#### DOCUMENT PASSAGE:
━━━━━━━━━━━━━━━━

That Irish blank check for deposits and interbank loans amounts, in a doomsday scenario, to a maximum estimated liability of $560 billion — just to repay the debts and deposits of six banks. That's double the country's annual gross domestic product, nine times the national debt and $135,000 per citizen.

But Ireland's government leaders themselves have stressed that they made the unprecedented promise only because they calculated that by doing it, shares would rebound, foreign capital would flow in, and they would never have to spend a cent of taxpayer's money bailing out a bank.

Prime Minister Brian Cowen said he had "not handed over any money to any bank. I have provided the reputation of this state to the banks."

Some bank customers in London said Wednesday that faith in the banking system is fading and politicians' reassurances ring hollow.

"There's no panic now, but there might be if one of the major banks fail," said David Hickman, 62, leaving a branch of NatWest bank. "Then I think we'll have a serious problem."

Several economists at home and abroad cautioned that Ireland's example might be appropriate only for other small countries with a handful of key financial players, not hundreds.

"Ireland gets kudos, and rightly so, for acting before we got past the point of no return for a particular player here. But I'm not sure you could replicate this approach across Europe," said Dan McLaughlin, chief economist at the Bank of Ireland, one of the six institutions receiving government backing.

He said that Irish banks had been struggling to attract capital from foreign banks. The key part of the Irish guarantee, he said, was its promise to foreign wholesale lenders that their money deposited in Dublin would be refunded if any Irish bank failed.

━━━━━━━━━━━━━━━━

#### EXCERPTED DATA:
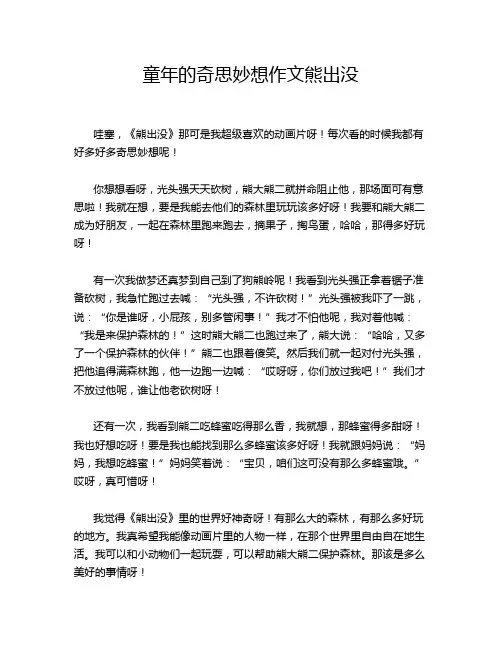 童年的奇思妙想作文熊出没

哇塞，《熊出没》那可是我超级喜欢的动画片呀！每次看的时候我都有好多好多奇思妙想呢！

你想想看呀，光头强天天砍树，熊大熊二就拼命阻止他，那场面可有意思啦！我就在想，要是我能去他们的森林里玩玩该多好呀！我要和熊大熊二成为好朋友，一起在森林里跑来跑去，摘果子，掏鸟蛋，哈哈，那得多好玩呀！

有一次我做梦还真梦到自己到了狗熊岭呢！我看到光头强正拿着锯子准备砍树，我急忙跑过去喊：“光头强，不许砍树！”光头强被我吓了一跳，说：“你是谁呀，小屁孩，别多管闲事！”我才不怕他呢，我对着他喊：“我是来保护森林的！”这时熊大熊二也跑过来了，熊大说：“哈哈，又多了一个保护森林的伙伴！”熊二也跟着傻笑。然后我们就一起对付光头强，把他追得满森林跑，他一边跑一边喊：“哎呀呀，你们放过我吧！”我们才不放过他呢，谁让他老砍树呀！

还有一次，我看到熊二吃蜂蜜吃得那么香，我就想，那蜂蜜得多甜呀！我也好想吃呀！要是我也能找到那么多蜂蜜该多好呀！我就跟妈妈说：“妈妈，我想吃蜂蜜！”妈妈笑着说：“宝贝，咱们这可没有那么多蜂蜜哦。”哎呀，真可惜呀！

我觉得《熊出没》里的世界好神奇呀！有那么大的森林，有那么多好玩的地方。我真希望我能像动画片里的人物一样，在那个世界里自由自在地生活。我可以和小动物们一起玩耍，可以帮助熊大熊二保护森林。那该是多么美好的事情呀！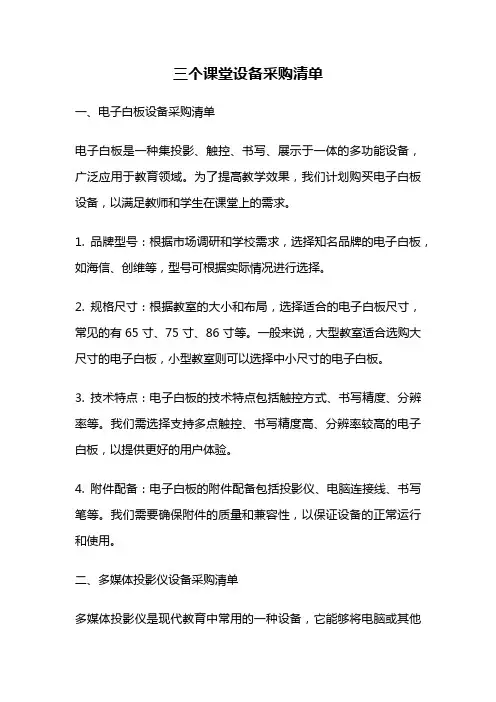 三个课堂设备采购清单

一、电子白板设备采购清单

电子白板是一种集投影、触控、书写、展示于一体的多功能设备，广泛应用于教育领域。为了提高教学效果，我们计划购买电子白板设备，以满足教师和学生在课堂上的需求。

1. 品牌型号：根据市场调研和学校需求，选择知名品牌的电子白板，如海信、创维等，型号可根据实际情况进行选择。

2. 规格尺寸：根据教室的大小和布局，选择适合的电子白板尺寸，常见的有 65 寸、75 寸、86 寸等。一般来说，大型教室适合选购大尺寸的电子白板，小型教室则可以选择中小尺寸的电子白板。

3. 技术特点：电子白板的技术特点包括触控方式、书写精度、分辨率等。我们需选择支持多点触控、书写精度高、分辨率较高的电子白板，以提供更好的用户体验。

4. 附件配备：电子白板的附件配备包括投影仪、电脑连接线、书写笔等。我们需要确保附件的质量和兼容性，以保证设备的正常运行和使用。

二、多媒体投影仪设备采购清单

多媒体投影仪是现代教育中常用的一种设备，它能够将电脑或其他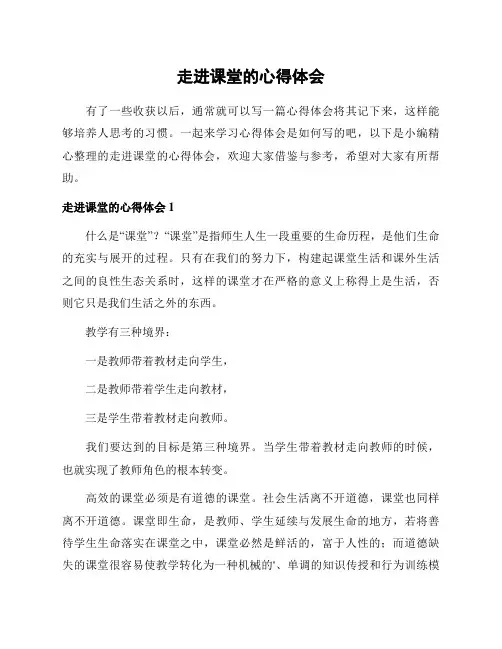 走进课堂的心得体会

有了一些收获以后，通常就可以写一篇心得体会将其记下来，这样能够培养人思考的习惯。一起来学习心得体会是如何写的吧，以下是小编精心整理的走进课堂的心得体会，欢迎大家借鉴与参考，希望对大家有所帮助。

走进课堂的心得体会 1

什么是“课堂”？“课堂”是指师生人生一段重要的生命历程，是他们生命的充实与展开的过程。只有在我们的努力下，构建起课堂生活和课外生活之间的良性生态关系时，这样的课堂才在严格的意义上称得上是生活，否则它只是我们生活之外的东西。

教学有三种境界：

一是教师带着教材走向学生，

二是教师带着学生走向教材，

三是学生带着教材走向教师。

我们要达到的目标是第三种境界。当学生带着教材走向教师的时候，也就实现了教师角色的根本转变。

高效的课堂必须是有道德的课堂。社会生活离不开道德，课堂也同样离不开道德。课堂即生命，是教师、学生延续与发展生命的地方，若将善待学生生命落实在课堂之中，课堂必然是鲜活的，富于人性的；而道德缺失的课堂很容易使教学转化为一种机械的'、单调的知识传授和行为训练模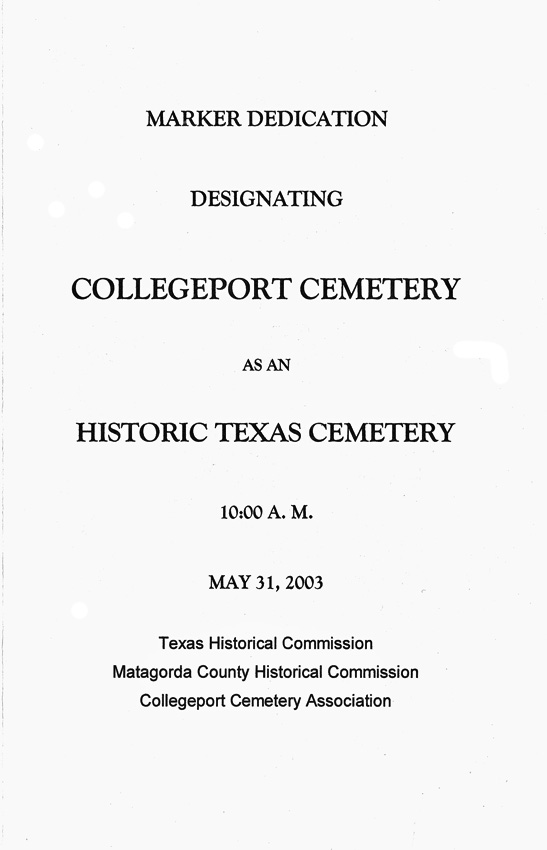 MARKER DEDICATION

DESIGNATING

COLLEGEPORT CEMETERY

AS AN

HISTORIC TEXAS CEMETERY

10:00 A. M.

MAY 31, 2003

Texas Historical Commission
Matagorda County Historical Commission
Collegeport Cemetery Association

━━━━━━━━━━━━━━━━

Using the passage on Ireland's bank guarantee, answer these:
(a) What is the maximum estimated liability of the guarantee in a doomsday scenario?
(b) What bank's branch was David Hickman leaving?
(c) What job does Dan McLaughlin hold?

#### RESULT BELOW:
(a) $560 billion
(b) NatWest
(c) Chief economist at the Bank of Ireland